A sympathy between masters and scholars is much wanted; it is the very soul of teaching well-a certain bond that those under instruction should have a share in it. There is something of this in the Bell and Lancaster system; but it had before then been carried into practice in our public schools. Their great advantage over private schools was, that much of the discipline, as well as some of the knowledge-teaching, was left to the youths themselves. Their responsibilities gave them thought, selfreliance, and drew out into action, preparatory for the larger world, their characters. The order of the school was far better than as if a master had done it all. Every one must remember the story of little Cyrus made a judge among his playfellows. make, in a great measure, the scholar the school's regulator is an educational maxim not sufficiently understood. Scholars, like men in a free State, love the order they themselves set up, readily obey laws which themselves impose. They thus learn at once two things which most in after life are called upon in some degree or other to do to command and to obey. Are you acquainted, Eusebius, with the little history of a very great thing

To

the setting up and continuance of Price's Candle Company's Educational Establishment? If you are not, get, if you can procure, their Reports, or read an account of it in the Quarterly Review for April 1852. It is the work of one

man. He has done more to show how to set about the education of the people than a century of legislative enactments could effect, and put upon a thousand blue-books. Blessed, indeed, has been the work of one man --Mr Wilson, the manager. His maxim has been from the beginning, Oversight, not interference; so did he wondrously influence both adults and children. The narrative is most touching. Oh, if such philanthropy were but catching! I will not give you a single quotation; for if you know not this little history, you must. You will love it to your heart's core, and the originator as a prime man in England, which you will love more for having him.

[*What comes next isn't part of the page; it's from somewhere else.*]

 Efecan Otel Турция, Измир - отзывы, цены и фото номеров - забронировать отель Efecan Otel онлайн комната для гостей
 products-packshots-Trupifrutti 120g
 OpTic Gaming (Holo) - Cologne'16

The beauty of such systems of education as Mr Wilson's is, that its tendency is to restore, to a better than its original state, that one good of feudality, too much of which it is the tendency of democracy to destroy the family institution-the mutual dependence-the virtue there was in later clanship-mutual relationship and dependence without a shadow of absolutism. It is the family Institution which civilises. Civilisation has been my theme throughout.

There was something civilising and educationising, too, in those old sports of ours, wherein all joined. They have been too much discouraged; the bringing people together into one enjoyment is a beautiful thing; and I cannot but think that Puritanism has done some damage to this "institution of the family," by making man's own individual state too much his sole concern. There is a selfishness begat in the indulgence of the notion of a solitary passage upwards. I cannot think the angels receive so pleasantly him that would come alone. But I must not leave Census to indulge in imaginations. Census, I cannot say,

"Cynthius aurem Vellit et admonuit."

"Census, not Cynthius, twitched me by the ear."

There is ground upon which even iron-shod honesty must tread lightly, perhaps hesitatingly; but it is not for Honesty to draw back the foot after

the first movement to its position. Honesty has made her stand-I venture to be her interpreter. Sunday schools, are they indubitably good?— are all good? They are so general that it needs a bold face to ask questions. I put the case thus: If there be dayschools; where they are, may not Sunday be allowed to be in reality what in name it is said to be, a day of rest? I know some very excellent persons do entertain doubts if it should be in any way a day of toil: head-work is work. I should prefer the old practice, happily reviving, of catechising in church, where the clergyman, not the scholar, may make his applications, and take occasion so to do from the services of the day; and after the service let the poor children, at least for one day in the week, have a home, and enjoy it. On this day let them "do no manner of work." Harmless recreation is not work; and I am sorry to say I have known some ascetic preachers denounce as sinful a walk for pleasure in the fields on the Lord's Day. You will say these remarks relate only to the Church of England. Be it so. Census is compelled to give the Church of England people the largest area. But if I take into contemplation other Sunday, or, as they are usually called, “Sabbath schools," I have an awful remembrance of what is said of them by their own teachers, and which you will find at large in the Temperance Societies' tracts. Although I'utterly disbelieve what is there asserted, that they make drunkards (for so small a thing as small beer with tee-totallers entitles the partaker to the name), yet enough is shown of a teaching of a very intoxicating quality, in striking contrast to the humility-teaching of the Church of England. You will find some account of the matter in Maga for April 1853. I said that if the people were left more to themselves, they would still seek education for their children; on that account, the small contribution from the parents is a wise provision; but the desire may be somewhat weakened by the existence of Sunday schools where there is much teaching. Parents may think that sufficient.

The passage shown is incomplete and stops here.